帰宅して真っ先に洗面所へ向かう。電気のスイッチには手を伸ばさず、蛇口をひねる。水の冷たさが指先から腕に伝わる。窓の外はまだ完全な暗闇ではなく、ほのかに明るい。その光が、洗面台の上の鏡に斜めに差し込んでいる。洗面所の空気は昼間の熱を少し残しているが、床タイルはひんやりしている。蛇口から滴る音が静かに響く。
曇りのない鏡
鏡の表面には、水滴も指紋もない。昼間に誰かが拭いたのだろう。だからこそ、映り込みがやけに鮮明だ。

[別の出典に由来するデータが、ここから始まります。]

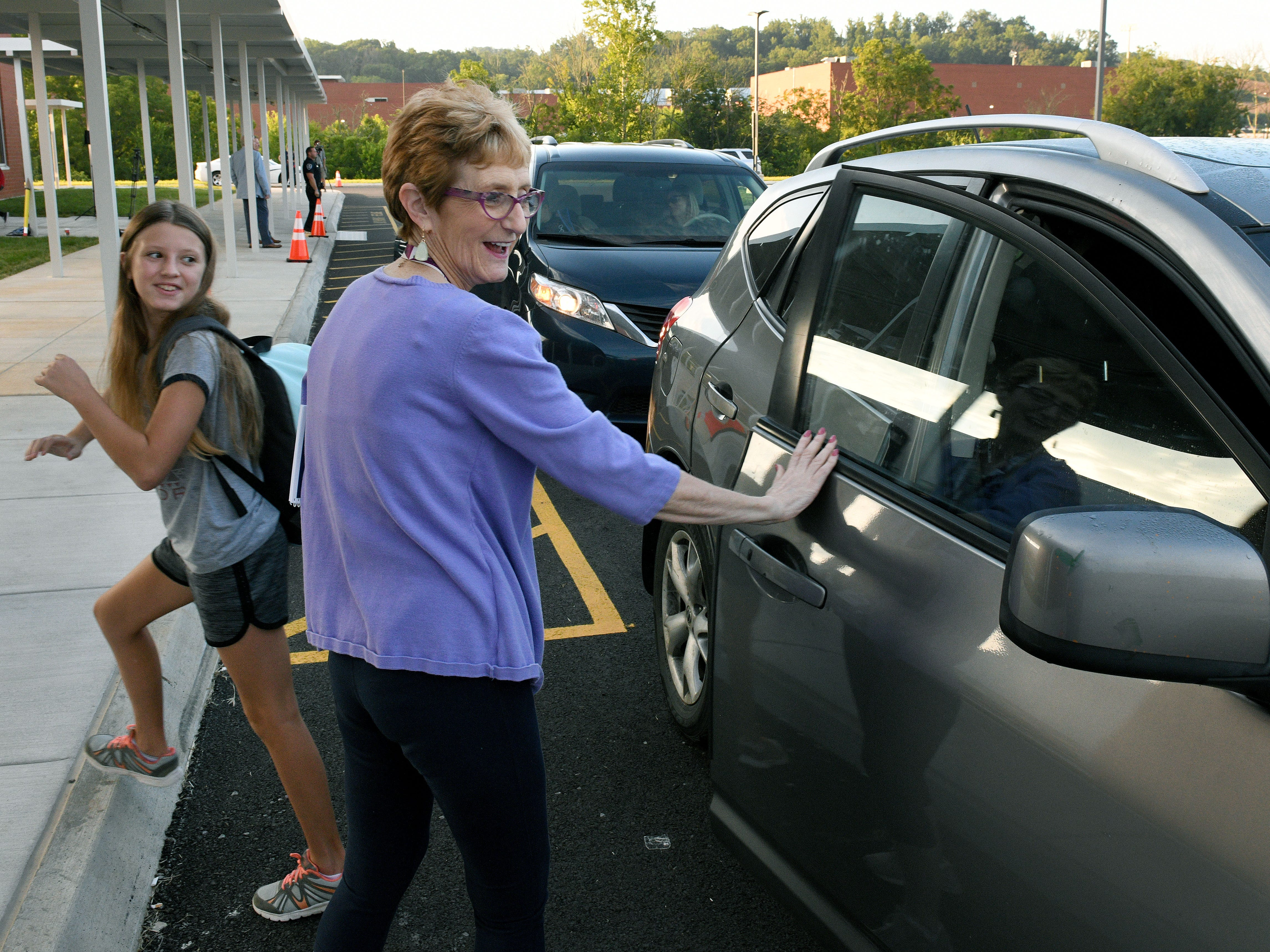Evelyn Stuart greets student car riders for the first day of school at Hardin Valley Middle School Wednesday, August 8, 2018. Principal Cory Smith directed teachers and students to a smooth opening for the new school.
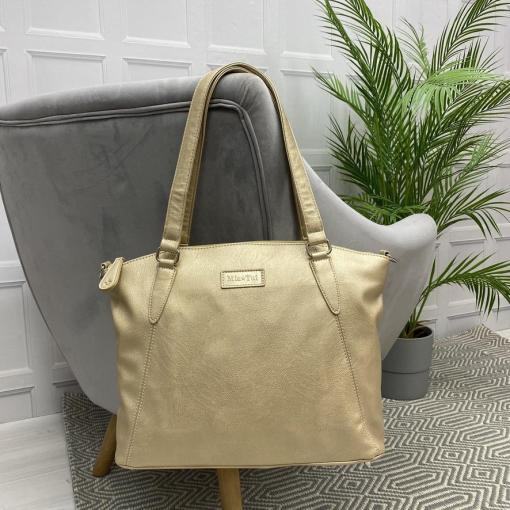 Image is a photograph of a Gold Samantha Renke accessible handbag in the extra size, hanging by the straps over the back of a grey velvet chair in a living room.
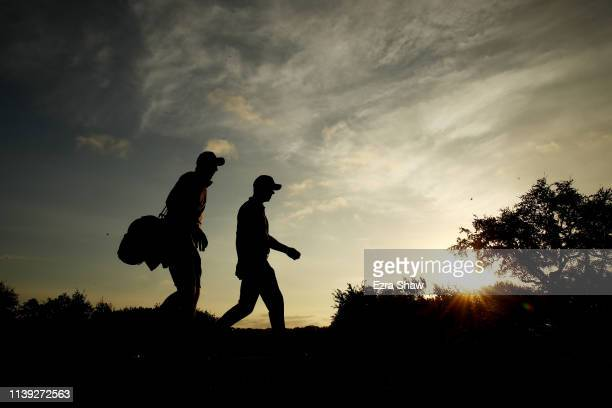 Paul Casey of England and his caddie John McLaren walk on the first hole in his match against Francesco Molinari of Italy during the fourth round of...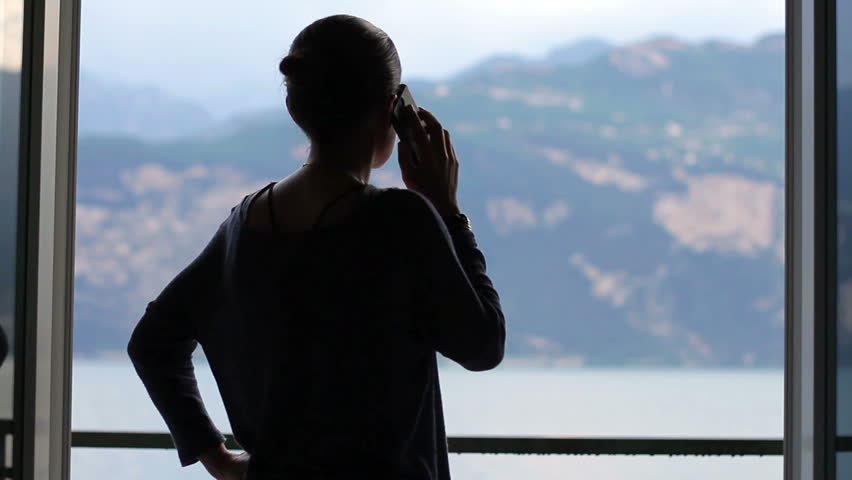 Silhouette of woman on the phone in front of the big window | Shutterstock HD Video #11309384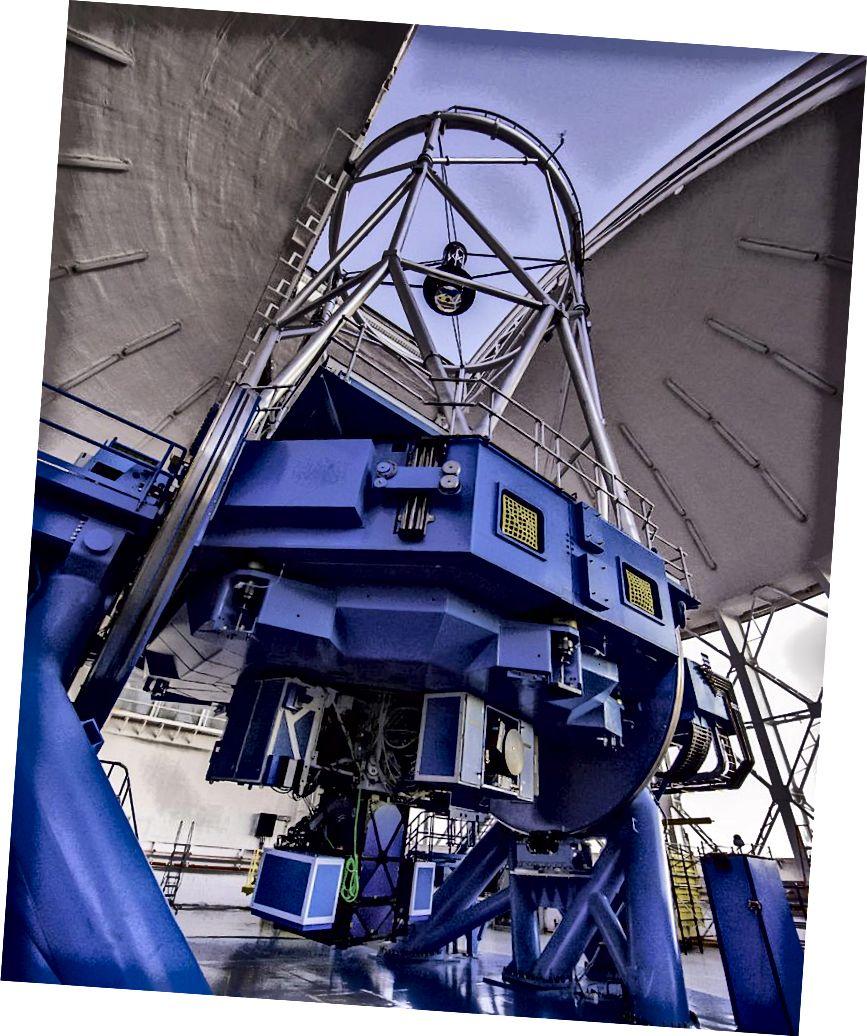 Máy ảnh hành tinh Gemini trên kính viễn vọng Gemini South. Trong ảnh, GPI bao gồm ba thành phần giống như hộp được gắn vào kính viễn vọng và treo gần sàn quan sát nhất. Các thành phần giống như hộp khác trên kính viễn vọng là các dụng cụ khác. (Đài thiên văn Manuel Paredes / Gemini / AURA)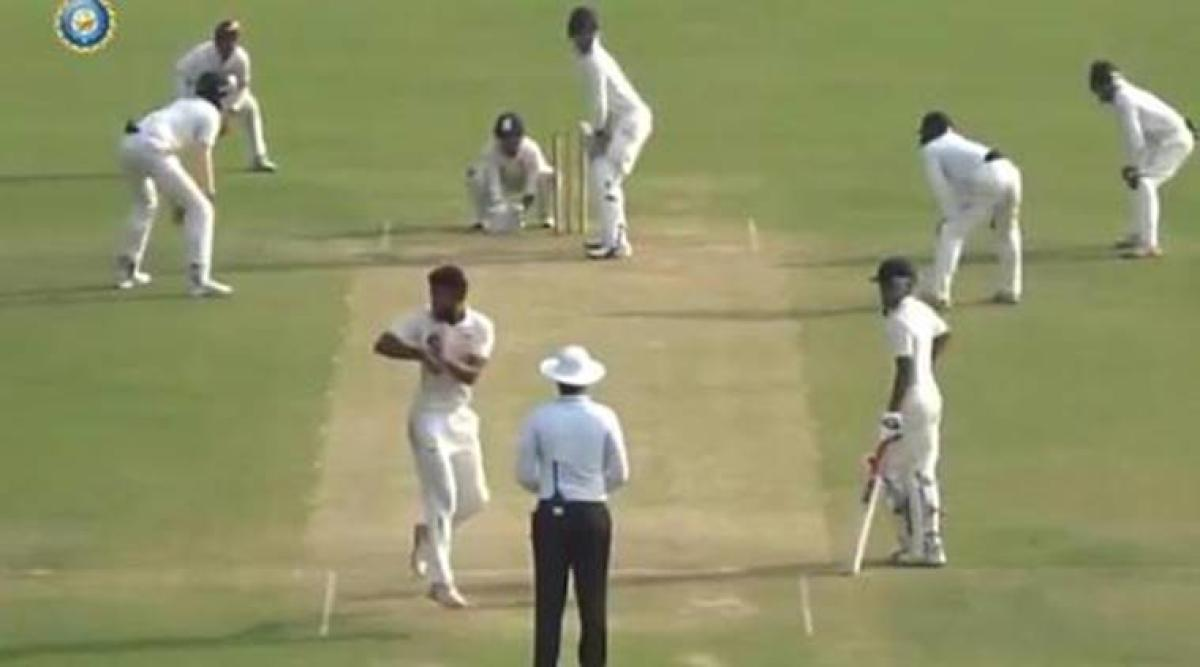 WHAT'S THIS? Uttar Pradesh's Shiva Singh does a 360-degree turn before delivering the ball.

向こう側に、薄暗い洗面所の全体が逆さまに広がる。タオル掛け、歯ブラシ立て、そして私の上半身が半分だけ画面に収まる。動かずにいると、自分が鏡の中に取り残されたように見える。それは錯覚だと知っているが、目をそらせない。鏡の中の自分も同じ方向を見ている。
時間の残像
鏡の右下の縁に、乾いた歯磨き粉の白い跡が点々と残っている。朝、誰かが慌てて歯を磨いた痕だ。もう半日以上経っているのに、そのまま放置されている。窓の色が一段と濃くなる。紫色から灰色へ、そして黒へと変わる過程が、鏡の中でもゆっくり進む。私の像も次第に輪郭を失い始める。もう首の曲線も判別できない。
暗がりへ
手を拭くため、タオルを取る。鏡の中の手が同じ動きをする。タオルは少し湿っていた。それでも顔を拭いた。鏡を見ると、もう自分の表情は判別できない。ただ、暗い面がそこにあるだけだ。電気を点ける気にはなれなかった。洗面所を出るとき、鏡の端が一瞬だけ光ったように見えた。その光はすぐに闇に飲まれた。